白クマ
日医白クマ通信 No.926
2008年6月12日(木)


定例記者会見
「新医師臨床研修制度が医師不足顕在化の引き金に」
―中川常任理事

中川俊男常任理事


 中川俊男常任理事は、6月11日の定例記者会見で、「日本医師会新医師臨床研修制度(以下、新制度という)と医師偏在・医師不足に関する緊急アンケート調査」の結果を公表した。 以下はその内容である。

 もともと、日本は医師不足の状況にあったが、近年、顕在化し、大きな社会問題となっている。2004年4月、新制度の導入によって、大学医学部の医師供給システムが崩壊した。その結果、医師配置の偏在化を通じて、医師不足が顕在化したのではないかと考えられる。

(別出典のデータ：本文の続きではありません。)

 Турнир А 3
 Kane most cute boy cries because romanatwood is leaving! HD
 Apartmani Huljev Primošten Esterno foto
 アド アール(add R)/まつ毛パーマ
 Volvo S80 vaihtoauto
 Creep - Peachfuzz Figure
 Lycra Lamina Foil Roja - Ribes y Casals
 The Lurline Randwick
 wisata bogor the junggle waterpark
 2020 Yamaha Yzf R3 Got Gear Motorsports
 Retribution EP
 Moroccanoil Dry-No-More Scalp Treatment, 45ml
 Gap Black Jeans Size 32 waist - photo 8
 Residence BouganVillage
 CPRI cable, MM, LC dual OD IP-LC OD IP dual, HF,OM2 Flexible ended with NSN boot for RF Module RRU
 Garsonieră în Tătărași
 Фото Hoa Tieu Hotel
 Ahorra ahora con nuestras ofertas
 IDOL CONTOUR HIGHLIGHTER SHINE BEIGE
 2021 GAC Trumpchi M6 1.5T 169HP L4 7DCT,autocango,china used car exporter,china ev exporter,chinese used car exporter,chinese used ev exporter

そこで、本調査では、新制度の導入によって、医師配置がどのように変化し、その結果、どこでどれぐらい深刻な医師不足という現象が起きているのかをデータで明らかにするために、アンケート調査を実施した。

 調査では、(1)大学医学部に対するアンケート、(2)医学部教室(医局)に対するアンケートを実施し、それぞれ82.3%、56.2%と高い有効回答率を得た。

 (1)の結果から、大学において、初期研修医の受入れ数は減少傾向、後期研修医の受入れ数は若干の増加傾向にあることがわかった。このことは、人材不足対応のために、即戦力となり得る後期研修医を確保する動きと考えられる。

 国家試験合格者数に対する初期研修医数の割合は、新制度の導入を受けて、大きく落ち込んだ。2004年以降も減少傾向となっている。

 (2)の結果では、有効回答1,024教室のうち、2004年4月以降、関連医療機関への医師派遣を中止・休止したことがある教室(医局)は、784(76.6%)にも及んだ。このうち、新制度の導入が主な原因であると回答した教室は、609教室(77.7%)であった。結局、新制度の導入を主因として、約60%の教室(医局)が医師派遣の中止・休止を実施したことになる。このことから、新制度が引き金となって、医師不足が顕在化したことが伺える。つまり、新制度の導入によって、大学において初期・後期研修医が減少し、大学医学部の医師派遣機能が弱体化した可能性が高い。また、医師派遣の中止・休止があった医療機関のうち、60%強の医療機関で、診療の制限(診療時間の短縮、外来のみにした、分娩中止など)、あるいは診療科自体の閉鎖が起きている。

 専門科別では、産婦人科で影響が一番大きかったが、これは新制度の影響だけではなく、産婦人科医の減少、訴訟リスクの問題もあると考えられる。

 地域別では、もともと一般病院従事医師数が手薄な地域で、派遣医師数が最も減少しており、地域間格差が広がっている。

 最後に、同常任理事は、全国一律に実施した今回の調査は初めての試みで、本調査への回答率の高さは危機感が反映されたものであると言えよう。医療関係者は、新制度が引きがねとなって、医師不足が顕在化している現実に目を向けるきっかけにして欲しい、と述べた。